# Substitue for Cera Bellina wax



## Soapsense (May 31, 2015)

I saw what looks like a great lip gloss recipe that I wanted to try. It calls for Cera Bellina Wax. This is the only ingredient that I currently don't have. I do have Candellia Wax and Beeswax, could either of these be used instead? And if so what ratio? 
edit: Just saw my horrible spelling in the header..... wouldn't let me edit it, lol


----------



## snappyllama (May 31, 2015)

You can use beeswax instead.  I believe it's a 1:1 substitution although I haven't done it myself. Here's a post my B&B hero, Susan @ swiftmonkey, wrote about Cera Bellina.

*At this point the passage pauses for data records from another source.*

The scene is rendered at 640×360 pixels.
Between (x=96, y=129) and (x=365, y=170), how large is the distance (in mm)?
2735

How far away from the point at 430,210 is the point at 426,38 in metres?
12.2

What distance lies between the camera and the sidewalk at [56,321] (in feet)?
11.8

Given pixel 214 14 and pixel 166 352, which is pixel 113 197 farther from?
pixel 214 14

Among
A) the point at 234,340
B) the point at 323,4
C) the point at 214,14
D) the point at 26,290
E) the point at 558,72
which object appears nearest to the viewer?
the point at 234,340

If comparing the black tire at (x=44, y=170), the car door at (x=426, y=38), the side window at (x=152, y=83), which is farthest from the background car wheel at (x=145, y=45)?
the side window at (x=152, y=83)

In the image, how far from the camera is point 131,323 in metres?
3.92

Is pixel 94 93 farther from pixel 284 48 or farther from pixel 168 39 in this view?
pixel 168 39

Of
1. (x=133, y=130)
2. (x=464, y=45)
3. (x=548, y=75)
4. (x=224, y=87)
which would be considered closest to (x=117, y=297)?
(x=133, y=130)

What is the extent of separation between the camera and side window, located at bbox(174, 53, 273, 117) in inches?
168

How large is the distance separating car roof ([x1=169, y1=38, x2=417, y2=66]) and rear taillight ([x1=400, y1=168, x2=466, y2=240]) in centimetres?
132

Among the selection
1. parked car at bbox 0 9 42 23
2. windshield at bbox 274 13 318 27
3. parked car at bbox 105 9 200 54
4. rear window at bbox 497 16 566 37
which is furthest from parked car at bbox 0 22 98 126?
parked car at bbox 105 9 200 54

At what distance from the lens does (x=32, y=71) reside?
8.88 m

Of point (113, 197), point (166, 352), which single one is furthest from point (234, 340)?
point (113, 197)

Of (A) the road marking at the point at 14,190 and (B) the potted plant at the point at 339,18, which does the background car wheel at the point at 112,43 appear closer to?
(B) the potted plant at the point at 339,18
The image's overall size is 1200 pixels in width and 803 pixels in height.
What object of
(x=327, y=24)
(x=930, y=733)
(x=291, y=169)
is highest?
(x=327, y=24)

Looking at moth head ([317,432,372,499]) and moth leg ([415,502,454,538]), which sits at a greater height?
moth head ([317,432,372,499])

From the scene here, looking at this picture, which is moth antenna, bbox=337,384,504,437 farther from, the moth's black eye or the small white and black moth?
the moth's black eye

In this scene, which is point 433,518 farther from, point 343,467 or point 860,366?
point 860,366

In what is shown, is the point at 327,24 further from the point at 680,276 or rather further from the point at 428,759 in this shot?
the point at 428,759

http://swiftcraftymonkey.blogspot.com/2012/09/why-did-i-buy-that-again-cera-bellina.html


----------



## soapywoapy (Nov 9, 2018)

snappyllama said:


> You can use beeswax instead.  I believe it's a 1:1 substitution although I haven't done it myself. Here's a post my B&B hero, Susan @ swiftmonkey, wrote about Cera Bellina.
> 
> http://swiftcraftymonkey.blogspot.com/2012/09/why-did-i-buy-that-again-cera-bellina.html



Hi! I tried the website above and it no longer works. Wondering if you have other articles regarding substituting Cera Bellina wax?


----------



## lsg (Nov 10, 2018)

The thread with the link is over three years-old   If you read the first post, the ingredient is for Cera Bellina wax.


----------



## soapywoapy (Nov 11, 2018)

Thank you!


----------



## earlene (Nov 11, 2018)

soapywoapy said:


> Hi! I tried the website above and it no longer works. Wondering if you have other articles regarding substituting Cera Bellina wax?


SwiftCraftyMonkey has moved all of her blog to a subscription-base blog.  If you are a subscriber already, this link might help:  https://swiftcraftymonkey.blog/?s=cera+bellina+wax

If not, then try a Google search for more information.  I buy mine at lotioncrafters but BrambleBerry sells it as well, as do various other suppliers, I am sure.  If you click that link, you will see a description, which says it is derived from beeswax.

Here's a youtube video on how to make your own, but I'd rather just buy it:


----------



## shunt2011 (Nov 11, 2018)

It would be nice if it were in English.


----------



## earlene (Nov 11, 2018)

shunt2011 said:


> It would be nice if it were in English.



I agree.  It would be.


----------



## DeeAnna (Nov 17, 2018)

I honestly doubt the homemade version is actual cera bellina. The real stuff is beeswax and glycerin reacted in the presence of sodium hydroxide at high temperatures. The homemade is beeswax and glycerin reacted with vinegar in a hot water bath.


----------